Tuesday, 29 November 2016

Lone Cafe on the Cassa-Dakar Highway.


That's me at the Cafe on the Cassa-Dakar Highway near Chami. This petrol pump cum cafe in the only place to get diesel and food between in 500 km desert stretch from the Morrocan border to the Mauritanian Capital Nouakchott. This is one of the most important road in the world. This is the only paved which connects the North Saharan Africa to the Sub Sahran Africa. So it’s the only paved road which crosses the Sahara. The Cairo-Dakar Highway project in the Trans-African Highway network also passes through Mauritania, and has recently been paved between the capital Nouakchott and the Moroccan border, work on which began in 2006.
The Cairo–Dakar Highway is Trans-African Highway 1 in the transcontinental road network being developed by the United Nations Economic Commission for Africa (UNECA), the African Development Bank (ADB), and the African Union. The major part of the highway between Tripoli and Nouakchott has been constructed under a project of the Arab Maghreb Union. It has a length of 8,636 kilometres (5,366 mi) and runs along the Mediterranean coast of North Africa, continuing down the Atlantic coast of North-West Africa. It joins with the Dakar-Lagos Highway to form a north-south route between Rabat and Monrovia across the Sahara and around the western extremity of the continent. But the only issue is that the land border between Morocco and Algeria is closed currently completely, so the Cairo–Dakar Highway cannot be used in its entirety. That’s why I couldn’t travel by road from Senegal to Egypt, otherwise it that would have been one hell of an adventure car drive.
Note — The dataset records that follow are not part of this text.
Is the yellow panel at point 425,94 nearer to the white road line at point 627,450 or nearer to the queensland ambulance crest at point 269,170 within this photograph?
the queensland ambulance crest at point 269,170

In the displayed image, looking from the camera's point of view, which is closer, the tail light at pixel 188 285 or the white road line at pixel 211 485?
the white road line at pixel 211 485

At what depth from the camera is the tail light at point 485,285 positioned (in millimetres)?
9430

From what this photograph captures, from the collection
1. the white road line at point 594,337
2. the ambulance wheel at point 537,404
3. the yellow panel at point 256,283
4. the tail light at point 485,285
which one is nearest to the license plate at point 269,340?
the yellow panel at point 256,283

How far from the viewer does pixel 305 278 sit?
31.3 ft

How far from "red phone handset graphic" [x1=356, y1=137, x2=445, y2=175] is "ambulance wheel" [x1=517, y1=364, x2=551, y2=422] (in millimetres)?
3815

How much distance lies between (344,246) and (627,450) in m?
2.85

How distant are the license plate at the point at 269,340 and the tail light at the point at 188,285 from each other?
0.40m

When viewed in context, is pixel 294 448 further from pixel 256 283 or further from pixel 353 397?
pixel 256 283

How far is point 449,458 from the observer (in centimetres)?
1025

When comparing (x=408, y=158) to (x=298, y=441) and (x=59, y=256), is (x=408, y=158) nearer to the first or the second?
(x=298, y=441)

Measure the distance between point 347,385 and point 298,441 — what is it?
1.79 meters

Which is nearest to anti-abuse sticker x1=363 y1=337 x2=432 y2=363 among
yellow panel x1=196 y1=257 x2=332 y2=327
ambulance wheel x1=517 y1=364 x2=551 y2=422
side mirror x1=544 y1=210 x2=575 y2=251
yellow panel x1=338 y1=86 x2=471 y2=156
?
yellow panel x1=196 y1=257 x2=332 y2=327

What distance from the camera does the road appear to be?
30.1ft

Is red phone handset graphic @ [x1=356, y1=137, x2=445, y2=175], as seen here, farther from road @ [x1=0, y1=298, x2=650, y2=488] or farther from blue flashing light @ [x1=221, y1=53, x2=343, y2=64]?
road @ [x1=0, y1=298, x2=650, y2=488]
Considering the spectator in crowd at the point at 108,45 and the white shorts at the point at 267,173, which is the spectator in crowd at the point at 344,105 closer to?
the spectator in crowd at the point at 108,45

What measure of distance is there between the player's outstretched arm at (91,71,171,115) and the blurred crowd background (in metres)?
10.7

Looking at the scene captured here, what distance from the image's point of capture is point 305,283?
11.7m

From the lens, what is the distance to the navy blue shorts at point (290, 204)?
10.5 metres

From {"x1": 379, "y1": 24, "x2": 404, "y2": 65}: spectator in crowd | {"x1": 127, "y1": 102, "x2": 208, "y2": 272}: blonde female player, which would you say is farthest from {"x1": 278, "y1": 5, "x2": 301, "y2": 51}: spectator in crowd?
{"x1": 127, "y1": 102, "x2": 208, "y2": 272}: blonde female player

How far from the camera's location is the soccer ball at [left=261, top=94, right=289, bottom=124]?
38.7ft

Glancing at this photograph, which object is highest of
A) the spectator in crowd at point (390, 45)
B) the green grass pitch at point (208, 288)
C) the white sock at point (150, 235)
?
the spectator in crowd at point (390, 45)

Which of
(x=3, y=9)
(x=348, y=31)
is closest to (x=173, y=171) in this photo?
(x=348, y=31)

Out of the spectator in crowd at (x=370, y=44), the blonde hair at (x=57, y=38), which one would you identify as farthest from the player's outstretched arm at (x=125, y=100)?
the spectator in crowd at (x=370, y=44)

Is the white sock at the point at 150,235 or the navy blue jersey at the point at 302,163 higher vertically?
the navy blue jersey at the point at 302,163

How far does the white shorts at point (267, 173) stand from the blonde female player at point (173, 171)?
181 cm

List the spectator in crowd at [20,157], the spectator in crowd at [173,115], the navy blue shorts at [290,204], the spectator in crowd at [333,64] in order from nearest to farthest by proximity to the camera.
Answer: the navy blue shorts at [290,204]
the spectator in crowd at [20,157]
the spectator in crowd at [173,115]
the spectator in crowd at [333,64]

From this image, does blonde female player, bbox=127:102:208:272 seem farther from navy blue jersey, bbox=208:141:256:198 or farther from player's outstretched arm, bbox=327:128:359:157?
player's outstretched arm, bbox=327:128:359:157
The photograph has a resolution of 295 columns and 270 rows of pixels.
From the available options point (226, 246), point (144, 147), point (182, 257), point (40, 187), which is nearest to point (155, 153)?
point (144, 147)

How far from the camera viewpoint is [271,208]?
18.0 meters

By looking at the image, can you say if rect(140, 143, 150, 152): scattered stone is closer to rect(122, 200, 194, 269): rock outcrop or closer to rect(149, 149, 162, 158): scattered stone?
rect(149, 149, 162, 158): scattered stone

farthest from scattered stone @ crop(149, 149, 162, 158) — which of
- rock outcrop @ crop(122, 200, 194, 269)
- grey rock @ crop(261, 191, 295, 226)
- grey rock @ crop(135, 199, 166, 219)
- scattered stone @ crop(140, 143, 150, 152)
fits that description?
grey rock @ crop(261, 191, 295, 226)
Mauritanain Tea prepared in moving truck

I had to travel the 500 kms from the border of Morocco at Nouadhibou to Nouakchott, the capital of Mauritania in this large tanker trailer. All North African Arabs take huge quantities of high sugar tea like every two hours. I was wondering how many tea breaks this trucks driver and h is assistant will take on this journey. But too my surprise the assistant took out a small stole and a tea pot and made tea in the moving truck. He had also improvised an empty engine oil can as trey for setting the tea pot and glasses in a way that they remain stable while truck is moving. The interesting part is that while preparing Mauritanian tea, the tea is tossed from great high vigorously from tea pot to the glass many times to create a thick froth. This guy was able to do this quite effortlessly in a moving truck.